The Scrum Sprint Review — Stage 6
The sprint review is a scrum event and Stage 6 of the roadmap to value. This scrum event is integral to the inspect‐and‐adapt process of scrum, and takes place at the end of each sprint.
The purpose of the sprint review is for the product owner to get organizational feedback on whether they are moving the product in the right direction. It is also a great opportunity for the “talent” (development team) to stand up and show off what they’ve accomplished. They get full credit for what they’ve achieved, and what they haven’t.
Empirical exposure modeling goes back to the beginning of time. However, somewhere along the way, it got lost in project management frameworks. Agile practices and scrum have brought it back with a roar. The entire sprint process — from sprint planning to the daily scrum and now the sprint review and sprint retrospective — reaps the full benefits of the empirical model and its premise of inspect and adapt.
This meeting at the end of each and every sprint ensures that the stakeholders are completely up to date on what was accomplished in the sprint and have a fantastic forum for delivering feedback directly to the product owner, with the development team listening in. As well, stakeholders now have working, “shippable” product in their hands.
The sprint review process
The sprint review is timeboxed to one hour per week of sprint, and it takes place at the end of the last day of the sprint, usually a Friday. So if your sprints are one week in duration, you would allocate one hour each Friday afternoon. Remember to allow for this time expenditure during the sprint planning session.
The participants in the sprint review are the entire scrum team and the stakeholders, in these roles:
Scrum master: Facilitates the meeting and ensures that it stays in focus and on time.
Product owner: Briefly reviews the sprint goal and how well the scrum team met the goal, fills in the stakeholders on what items from the backlog have been completed, and summarizes what’s left to go in the release.

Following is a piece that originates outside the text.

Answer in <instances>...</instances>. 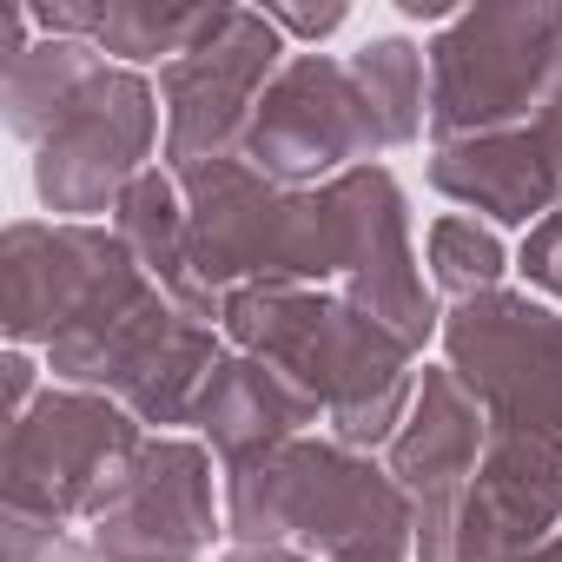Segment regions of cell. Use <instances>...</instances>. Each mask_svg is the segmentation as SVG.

The sprint review is not the place for the product owner to provide feedback on the completed functionality. It is for the product owner to receive feedback from the stakeholders on the direction that they are taking the product. The product owner accepts or rejects each requirement, as it is completed, not at the end of the sprint. The product owner approves the requirements before they’re demonstrated to the stakeholders.
Development team: Displays and explains the completed requirements.
Stakeholders: Ask questions and provide feedback.
The process begins with the development team preparing for the review. Consider the following guidelines for sprint review preparation:
The development team prepares for the sprint review in the minimal amount of time (20 minutes max) and without presentation material to showcase the requirements that they’ve completed.
No formal slides should be used in a sprint review.
The development team should spend as much of their time developing the product as possible rather than preparing theatrics.
Only the requirements that have been deemed “done” (according to the definition of done) and approved by the product owner are demonstrated.
The development team showcases the “shippable” functionality of the requirement, that is, how it works in the real world.
If you spend time showing stakeholders what could or should have been done, that means you’re giving a rigged demo, and you haven’t done anyone any favors. Stakeholders never expect less; they always expect more. By making it look like your product increment works when it really doesn’t, you’ll have increased your workload for the coming sprint, because you’ll have to make work what you showed should work, plus all the new work you’ll plan for. Demonstrate working product increments only. No rigged demos! They take time to create and that is valuable time away from development.
Critical to the success of the sprint review is stakeholder feedback. It’s this constant cycle of communication that keeps the project on track and producing what the stakeholders want. While stakeholders can’t tell development team members how to develop requirements, they can provide insight on which requirements and features they want developed to the product owner, and how well the implementations serve the customer’s needs.
This feedback loop serves another purpose as well: It keeps the development team involved and therefore emotionally engaged in the project.
When Daniel Pink studied motivation, he found that one of the three key elements was having a sense of purpose in what people were doing. Showcasing the developers’ hard work and being directly involved in feedback and planning help do just this. It’s called ownership.
Feedback is a common theme throughout scrum. The figure illustrates just how many different layers of feedback are involved in the scrum framework. Each time feedback is received, it gets cycled back into the product backlog and sprint planning sessions. This is truly inspect and adapt.
The product increment is the final of the three scrum artifacts.
Within a single sprint, the product increment is working product deemed done by the product owner and is now potentially “shippable.” It’s potentially shippable because the product owner may not decide that it’s ready to ship until a later date. But the good news is that it’s ready to ship as soon as the product owner is ready.
A product increment has been
During the sprint review meeting, this product increment is what is demonstrated to stakeholders. The inspect‐and‐adapt sprint life cycle continues as feedback is taken and translated into requirements. These requirements may then get elaborated during product backlog refinement activities, as they rise in priority for consideration in future sprints and eventually become new product increments.